Mannie Davis looked at me, with no expression. Rufo stood up, said loudly, "I've got to mosey along; Star has a chore for me. Thanks and thanks for the last time. Jock. Nice meeting you. Colonel." He left quickly. Harshaw said nothing.
I let out a deep breath. "Uncle, I might do it if Hazel insists. But I'm going to try to talk her out of it. Nothing has been offered me that convinces me that I am wrong about the two options I offered. Either of them is a more sensible approach to recovering the programs and memories that embody Holmes IV or Mike... and I am glad to stipulate that they should be recovered. But my methods are more logical."
Harshaw said, "It is not a matter of logic. Colonel." "It's my neck. Doctor. But in the long run I'll do what Hazel wishes... I think. It's just-" "Just what, Dickie?"
"I hate to go into action with inadequate intelligence! Always have. Uncle, for the past week or ten days-hard to figure it, the way I've bounced around-I've been haunted by unexplained and, well, murderous nonsense. Is the Overlord you talk about after me? Does the fact that I'm mixed up in this account for the endless near misses? Or am I getting paranoid?"
"I don't know. Tell me about them." I started to do so. Shortly Harshaw took out a pocket notebook, started taking notes. I tried to remember all of it: Enrico Schultz and his weird remark about Tolliver and his mention of Walker Evans. His death. If it was his death. Bill. The curious behavior of the management of Golden Rule. Those rolligons and the killers in each.

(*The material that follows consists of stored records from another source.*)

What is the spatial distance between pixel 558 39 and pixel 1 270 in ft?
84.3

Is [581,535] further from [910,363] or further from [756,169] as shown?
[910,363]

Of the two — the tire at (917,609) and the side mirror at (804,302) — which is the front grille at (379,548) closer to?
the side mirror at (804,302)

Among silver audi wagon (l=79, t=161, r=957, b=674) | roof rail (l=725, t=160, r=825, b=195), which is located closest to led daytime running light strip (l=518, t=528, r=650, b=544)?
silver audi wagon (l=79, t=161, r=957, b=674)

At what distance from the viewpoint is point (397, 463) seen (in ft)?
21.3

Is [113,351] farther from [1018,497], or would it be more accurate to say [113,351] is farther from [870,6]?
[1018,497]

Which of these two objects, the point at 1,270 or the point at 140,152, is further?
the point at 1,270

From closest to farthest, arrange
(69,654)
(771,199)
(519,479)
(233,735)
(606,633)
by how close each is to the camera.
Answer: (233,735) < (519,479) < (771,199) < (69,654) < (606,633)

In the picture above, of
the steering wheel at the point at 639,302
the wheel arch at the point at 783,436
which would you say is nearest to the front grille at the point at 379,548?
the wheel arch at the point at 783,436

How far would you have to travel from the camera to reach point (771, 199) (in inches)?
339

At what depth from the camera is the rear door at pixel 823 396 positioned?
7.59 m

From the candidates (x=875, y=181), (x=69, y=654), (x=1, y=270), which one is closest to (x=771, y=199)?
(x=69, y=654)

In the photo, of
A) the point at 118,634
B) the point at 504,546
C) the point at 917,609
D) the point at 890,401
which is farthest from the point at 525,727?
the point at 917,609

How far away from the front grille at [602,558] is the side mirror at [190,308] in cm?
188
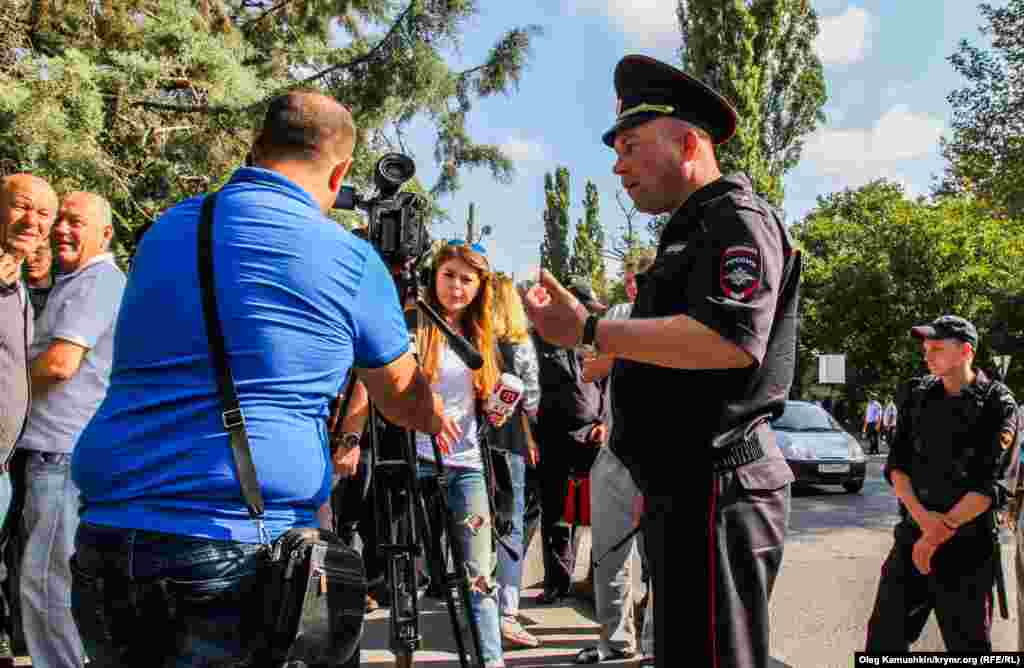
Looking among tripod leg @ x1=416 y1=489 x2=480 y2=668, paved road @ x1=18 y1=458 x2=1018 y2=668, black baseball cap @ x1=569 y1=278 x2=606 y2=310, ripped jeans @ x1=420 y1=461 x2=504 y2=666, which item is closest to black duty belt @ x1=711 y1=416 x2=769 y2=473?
tripod leg @ x1=416 y1=489 x2=480 y2=668

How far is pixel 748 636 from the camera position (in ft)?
7.76

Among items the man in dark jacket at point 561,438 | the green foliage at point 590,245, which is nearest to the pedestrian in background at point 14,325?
the man in dark jacket at point 561,438

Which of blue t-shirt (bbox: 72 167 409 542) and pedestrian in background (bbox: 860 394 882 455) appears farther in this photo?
pedestrian in background (bbox: 860 394 882 455)

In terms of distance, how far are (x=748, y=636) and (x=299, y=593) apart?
1.10 m

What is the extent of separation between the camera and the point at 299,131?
89.7 inches

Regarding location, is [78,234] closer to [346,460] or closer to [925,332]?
[346,460]

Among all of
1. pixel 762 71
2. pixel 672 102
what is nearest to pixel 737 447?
pixel 672 102

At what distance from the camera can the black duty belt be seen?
7.88 ft

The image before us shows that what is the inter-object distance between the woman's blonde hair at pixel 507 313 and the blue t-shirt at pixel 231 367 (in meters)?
2.86

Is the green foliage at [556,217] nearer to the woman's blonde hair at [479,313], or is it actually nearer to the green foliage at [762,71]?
the green foliage at [762,71]

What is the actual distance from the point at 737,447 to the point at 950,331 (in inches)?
93.4

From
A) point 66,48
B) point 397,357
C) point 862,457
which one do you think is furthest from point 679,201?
point 862,457

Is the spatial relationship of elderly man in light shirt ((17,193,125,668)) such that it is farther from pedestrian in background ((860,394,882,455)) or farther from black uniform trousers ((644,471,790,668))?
pedestrian in background ((860,394,882,455))

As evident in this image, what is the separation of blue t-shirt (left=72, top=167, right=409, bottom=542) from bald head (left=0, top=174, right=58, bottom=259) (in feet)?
7.51
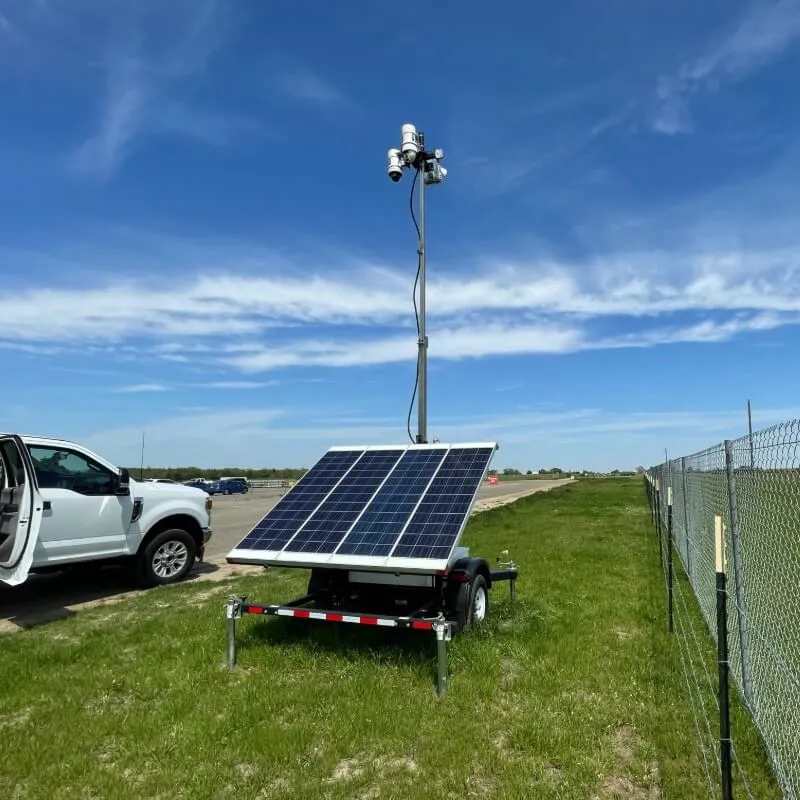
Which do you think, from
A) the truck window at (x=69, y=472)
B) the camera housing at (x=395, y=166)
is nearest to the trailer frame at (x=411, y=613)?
the truck window at (x=69, y=472)

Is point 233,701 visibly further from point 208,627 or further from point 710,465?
point 710,465

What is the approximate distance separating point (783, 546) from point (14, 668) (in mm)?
6546

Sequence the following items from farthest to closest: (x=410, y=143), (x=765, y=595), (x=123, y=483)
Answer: (x=123, y=483)
(x=410, y=143)
(x=765, y=595)

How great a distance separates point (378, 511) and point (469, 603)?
127 centimetres

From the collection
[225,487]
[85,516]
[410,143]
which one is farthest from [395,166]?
[225,487]

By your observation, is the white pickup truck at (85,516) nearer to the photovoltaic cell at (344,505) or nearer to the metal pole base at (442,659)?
the photovoltaic cell at (344,505)

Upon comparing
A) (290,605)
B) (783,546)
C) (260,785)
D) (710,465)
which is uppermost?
(710,465)

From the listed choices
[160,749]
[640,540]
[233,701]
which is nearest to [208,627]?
A: [233,701]

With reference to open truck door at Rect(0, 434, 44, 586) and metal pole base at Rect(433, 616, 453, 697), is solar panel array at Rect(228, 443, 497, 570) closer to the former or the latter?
metal pole base at Rect(433, 616, 453, 697)

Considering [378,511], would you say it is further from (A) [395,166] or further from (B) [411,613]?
(A) [395,166]

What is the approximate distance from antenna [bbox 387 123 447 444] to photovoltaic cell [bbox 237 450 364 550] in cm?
135

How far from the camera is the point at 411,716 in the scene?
470 centimetres

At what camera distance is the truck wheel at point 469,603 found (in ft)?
20.2

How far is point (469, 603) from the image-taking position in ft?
20.6
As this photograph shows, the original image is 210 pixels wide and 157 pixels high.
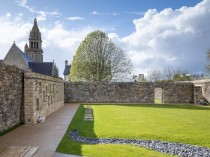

Jefferson Mao. The muggers at the Raffles- "Is that all?"
"Isn't that enough? No, not quite. What cargo was Auntie carrying? How did we get chivvied into flying a heap that durn near killed us? What were Lady Diana and her fat-headed husbands doing away out there in the wilds? If I could afford it I would spend endless money on sherlocks to dig out what was going on, what was truly aimed at me, what was just my nerves, what was simply coincidence."
Harshaw said, "There are no coincidences. One respect in which World as Myth is far simpler than earlier teleology is the simple fact that there are no accidents, no coincidences."
Uncle Jock said, "Jubal? I don't have the authority." "And I do. Yes." He stood up. "Both of us, I think." My uncle stood up, too. "Dickie boy, you wait right here; we'll be gone five minutes or so. Errand to do."
As they left, Davis stood up, "Excuse, please? Need change arm."
"Sure, Papa Mannie. No, no. Pixel! Beer is not for baby cats."
They were gone seven minutes by my Sonychron. But not, quite apparently, by their time. Uncle had grown a full beard. Harshaw had a new, pink knife scar across his left cheek. I looked at them. "Ghosts of Christmas past! What happened?"
"Everything. Is there any beer left there? Cissy," he said, not raising his voice, "could we have some beer? And Jubal and I have not eaten in some time. Hours. Days, maybe."